▶ [Text block]:
Sir William Bailhache, Bailiff, sitting alone.

 

Between

A (the mother)

B (the father)

and four others

Applicants

And

Minister for Health and Social Services

Chief Officer of States of Jersey Police Force

Respondents

Advocate D. C. Robinson for the Applicants.

judgment

the bailiff:

1.        I have received on 6th February, 2019, an application for leave to apply for judicial review.  It is lodged on behalf of B and A and their four minor children.  If leave were to have been granted, the children would need to have a guardian ad litem appointed for them.

2.        The decisions in respect of which relief is sought are twofold:-

(i)        The decision by the Minister for Health and Social Services to remove the children from parental care and to retain them in foster care.  This was a decision taken on or about 16th November 2018; and

(ii)       A decision by the Chief Officer of the States of Jersey Police Force to instigate police protection measures in respect of the children.  This was taken on or about 26th November, 2018.

3.         The application form for leave to apply for judicial review sets out that the relief sought is declaratory relief and damages pursuant to Article 9(1) of the Human Rights (Jersey) Law 2000 (the "2000 Law").

4.        It appears that the application for leave has been made on a timely basis - the Minister's decision was made on 16th November, 2018, the Chief Officer's decision it is said was made on 26th November, 2018, and the receipt of a vote of legal aid was received on 30th January, 2019.

▶ [Task input]:
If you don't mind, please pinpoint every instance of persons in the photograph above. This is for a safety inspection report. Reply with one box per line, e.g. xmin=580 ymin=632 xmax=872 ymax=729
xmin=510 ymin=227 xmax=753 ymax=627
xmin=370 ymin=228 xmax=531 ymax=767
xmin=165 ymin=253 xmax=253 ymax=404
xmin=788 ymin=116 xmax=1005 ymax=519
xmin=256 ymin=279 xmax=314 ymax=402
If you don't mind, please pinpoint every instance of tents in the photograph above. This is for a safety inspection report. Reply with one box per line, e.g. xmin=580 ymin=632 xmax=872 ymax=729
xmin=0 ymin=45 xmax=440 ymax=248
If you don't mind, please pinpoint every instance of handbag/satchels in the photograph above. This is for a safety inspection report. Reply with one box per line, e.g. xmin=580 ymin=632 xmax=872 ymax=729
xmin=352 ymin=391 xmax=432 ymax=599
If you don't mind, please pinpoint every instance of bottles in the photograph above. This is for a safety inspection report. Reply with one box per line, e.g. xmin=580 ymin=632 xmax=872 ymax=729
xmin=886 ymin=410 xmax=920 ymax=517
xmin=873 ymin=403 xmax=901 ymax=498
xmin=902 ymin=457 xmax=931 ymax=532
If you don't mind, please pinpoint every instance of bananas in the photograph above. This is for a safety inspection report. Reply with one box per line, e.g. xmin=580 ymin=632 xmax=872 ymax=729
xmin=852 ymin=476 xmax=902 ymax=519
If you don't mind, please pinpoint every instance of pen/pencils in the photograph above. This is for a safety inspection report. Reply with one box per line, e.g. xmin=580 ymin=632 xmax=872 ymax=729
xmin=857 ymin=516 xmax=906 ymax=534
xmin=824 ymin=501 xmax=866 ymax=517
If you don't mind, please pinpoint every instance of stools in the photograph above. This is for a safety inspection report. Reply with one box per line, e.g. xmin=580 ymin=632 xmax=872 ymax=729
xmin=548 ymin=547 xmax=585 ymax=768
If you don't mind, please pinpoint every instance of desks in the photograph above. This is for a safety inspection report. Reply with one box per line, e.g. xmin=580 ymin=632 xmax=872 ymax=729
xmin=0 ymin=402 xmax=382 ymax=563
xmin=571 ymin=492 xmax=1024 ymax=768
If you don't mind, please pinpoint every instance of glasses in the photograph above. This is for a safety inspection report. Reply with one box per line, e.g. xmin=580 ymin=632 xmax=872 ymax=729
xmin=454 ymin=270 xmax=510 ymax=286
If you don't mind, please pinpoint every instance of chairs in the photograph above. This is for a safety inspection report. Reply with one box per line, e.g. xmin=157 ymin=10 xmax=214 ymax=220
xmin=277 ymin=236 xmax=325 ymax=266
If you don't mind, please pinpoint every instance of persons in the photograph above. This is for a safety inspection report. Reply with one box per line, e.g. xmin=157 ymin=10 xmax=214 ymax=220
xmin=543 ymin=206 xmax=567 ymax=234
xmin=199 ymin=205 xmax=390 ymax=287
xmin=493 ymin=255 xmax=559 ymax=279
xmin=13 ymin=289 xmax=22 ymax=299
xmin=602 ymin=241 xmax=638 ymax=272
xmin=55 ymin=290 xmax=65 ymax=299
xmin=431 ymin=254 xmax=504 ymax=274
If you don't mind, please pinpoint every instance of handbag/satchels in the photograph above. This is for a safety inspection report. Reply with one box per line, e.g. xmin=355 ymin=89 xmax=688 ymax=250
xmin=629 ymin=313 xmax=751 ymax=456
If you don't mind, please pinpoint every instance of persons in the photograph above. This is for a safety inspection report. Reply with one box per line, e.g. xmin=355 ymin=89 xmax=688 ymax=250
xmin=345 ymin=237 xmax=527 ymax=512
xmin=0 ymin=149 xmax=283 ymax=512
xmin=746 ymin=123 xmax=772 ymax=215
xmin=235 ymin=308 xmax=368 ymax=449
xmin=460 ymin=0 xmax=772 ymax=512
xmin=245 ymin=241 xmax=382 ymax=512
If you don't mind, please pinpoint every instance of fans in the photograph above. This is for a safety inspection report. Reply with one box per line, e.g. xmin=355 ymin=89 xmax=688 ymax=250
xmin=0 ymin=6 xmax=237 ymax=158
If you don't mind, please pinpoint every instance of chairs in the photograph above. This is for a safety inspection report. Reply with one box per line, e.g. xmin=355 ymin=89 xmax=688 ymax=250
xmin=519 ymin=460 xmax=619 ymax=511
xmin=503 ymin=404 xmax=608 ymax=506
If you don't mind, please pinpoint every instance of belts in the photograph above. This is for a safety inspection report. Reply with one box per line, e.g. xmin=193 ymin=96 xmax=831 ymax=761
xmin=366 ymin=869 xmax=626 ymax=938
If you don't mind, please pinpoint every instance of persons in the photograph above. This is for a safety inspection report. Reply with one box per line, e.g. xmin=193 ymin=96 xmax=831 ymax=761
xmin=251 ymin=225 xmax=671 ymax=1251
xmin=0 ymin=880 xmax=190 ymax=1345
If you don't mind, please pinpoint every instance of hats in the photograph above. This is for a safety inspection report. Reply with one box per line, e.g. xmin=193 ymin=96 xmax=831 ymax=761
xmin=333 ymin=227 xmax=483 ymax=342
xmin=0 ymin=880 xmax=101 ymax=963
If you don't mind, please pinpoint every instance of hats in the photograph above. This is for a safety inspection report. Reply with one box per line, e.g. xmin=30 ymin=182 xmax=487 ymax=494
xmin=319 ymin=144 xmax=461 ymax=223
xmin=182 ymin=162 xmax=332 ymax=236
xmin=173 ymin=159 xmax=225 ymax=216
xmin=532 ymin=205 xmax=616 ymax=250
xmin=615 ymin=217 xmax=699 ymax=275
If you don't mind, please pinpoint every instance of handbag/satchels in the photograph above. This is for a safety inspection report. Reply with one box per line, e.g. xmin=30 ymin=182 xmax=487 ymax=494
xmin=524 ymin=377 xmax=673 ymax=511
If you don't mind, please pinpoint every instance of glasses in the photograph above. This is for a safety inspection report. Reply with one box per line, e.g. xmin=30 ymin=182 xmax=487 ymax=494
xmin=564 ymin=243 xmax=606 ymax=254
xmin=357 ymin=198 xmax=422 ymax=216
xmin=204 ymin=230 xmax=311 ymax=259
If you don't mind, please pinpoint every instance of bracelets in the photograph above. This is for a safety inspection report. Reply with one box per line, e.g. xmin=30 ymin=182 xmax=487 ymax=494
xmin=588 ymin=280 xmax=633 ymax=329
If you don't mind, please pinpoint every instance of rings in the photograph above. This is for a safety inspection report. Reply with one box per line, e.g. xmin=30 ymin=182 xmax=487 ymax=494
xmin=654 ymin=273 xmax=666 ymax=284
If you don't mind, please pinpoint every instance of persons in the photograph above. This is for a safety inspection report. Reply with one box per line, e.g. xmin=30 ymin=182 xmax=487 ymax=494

▶ [Requirements]:
**A)** From the judgment, copy out the passage starting at "Advocate D. C." and ending at "26th November, 2018.".
**B)** Repeat the lines of the records starting at the line containing "If you don't mind, please pinpoint every instance of tents" and ending at the line containing "xmin=352 ymin=391 xmax=432 ymax=599", both included.

▶ [Expected results]:
**A)**
Advocate D. C. Robinson for the Applicants.

judgment

the bailiff:

1.        I have received on 6th February, 2019, an application for leave to apply for judicial review.  It is lodged on behalf of B and A and their four minor children.  If leave were to have been granted, the children would need to have a guardian ad litem appointed for them.

2.        The decisions in respect of which relief is sought are twofold:-

(i)        The decision by the Minister for Health and Social Services to remove the children from parental care and to retain them in foster care.  This was a decision taken on or about 16th November 2018; and

(ii)       A decision by the Chief Officer of the States of Jersey Police Force to instigate police protection measures in respect of the children.  This was taken on or about 26th November, 2018.

**B)**
If you don't mind, please pinpoint every instance of tents in the photograph above. This is for a safety inspection report. Reply with one box per line, e.g. xmin=580 ymin=632 xmax=872 ymax=729
xmin=0 ymin=45 xmax=440 ymax=248
If you don't mind, please pinpoint every instance of handbag/satchels in the photograph above. This is for a safety inspection report. Reply with one box per line, e.g. xmin=580 ymin=632 xmax=872 ymax=729
xmin=352 ymin=391 xmax=432 ymax=599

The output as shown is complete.